■ **SELECTED EXCERPT**
+++

This procedure typically takes no more than five minutes but completely avoids the above risks.
Understanding the relationship between tolerances and allowances from a process route perspective requires distinguishing between two fundamentally different routes.
1. Blank → Rough Machining → Heat Treatment → Semi-Finish Machining → Finish Machining
2. Blank → Rough Machining → Semi-Finish Machining → Heat Treatment → Finish Machining
The allowance requirements for these two routes are completely different, and the choice must be determined before programming.
| Process route | Allowance logic | Risk if selected incorrectly |
| Heat treatment in the middle | Rough machining allowance must cover heat treatment deformation, resulting in larger allowances. Semi-finish machining after heat treatment primarily removes heat treatment deformation to restore dimensions close to finished specifications. | Using insufficient allowance causes finished part scrapping due to heat treatment deformation. |
| Heat treatment last | Semi-finish machining allowance must be precisely controlled because after heat treatment there is no subsequent stock removal step. The finished dimensions are essentially set. | Using excessive allowance unnecessarily increases finish machining costs by 30% to 50%. |
For 1045 steel, the core basis for determining which route to use is the finished part hardness requirement.
· If the drawing specifies finished hardness of HRC 45 to 50[2], such as mold templates and gear-type parts, the first route must be used.
· Quenching is the necessary process to achieve this hardness range.
· Stock removal for semi-finish and finish machining after quenching is typically 0.2mm to 0.5mm.
· If the drawing only requires HB 180 to 220[1], ordinary mechanical parts can be satisfied by normalizing treatment.
· In this case, the second route may be considered to simplify the process.
Rough Machining Strategy
Cutting Depth Settings
The primary consideration when setting cutting depth for 1045 steel rough machining is workpiece clamping stability.
The rapid Z-axis movement and axial cutting forces of a CNC vertical machining center can cause tiny elastic deformation or deflection in the workpiece.
If cutting depth is set too large, this deflection increases dramatically, actual cutting thickness exceeds programmed theoretical values, and peak cutting forces surpass expected ranges.

+++

■ **DATASET EXTRACT**
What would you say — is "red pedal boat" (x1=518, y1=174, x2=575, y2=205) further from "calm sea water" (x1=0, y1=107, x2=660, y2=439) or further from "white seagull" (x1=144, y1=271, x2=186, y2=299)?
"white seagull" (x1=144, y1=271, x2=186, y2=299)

+++

■ **TASKS**
1. Summarize the excerpt on machining 1045 steel in two sentences.
2. List, in order, every stage in the first process route given in the excerpt on machining 1045 steel.
3. Translate this sentence from the excerpt on machining 1045 steel into Spanish: "For 1045 steel, the core basis for determining which route to use is the finished part hardness requirement."

■ **SOLUTIONS FOR EACH TASK**
1. Two process routes for 1045 steel differ in when heat treatment occurs, and because their allowance requirements are completely different, the route must be chosen before programming. The choice rests on the finished hardness: HRC 45 to 50 requires the route with heat treatment in the middle, HB 180 to 220 lets the second route be considered, and in rough machining the primary consideration for cutting depth is workpiece clamping stability.

2.
Blank
Rough Machining
Heat Treatment
Semi-Finish Machining
Finish Machining

3. Para el acero 1045, la base fundamental para determinar qué ruta utilizar es el requisito de dureza de la pieza terminada.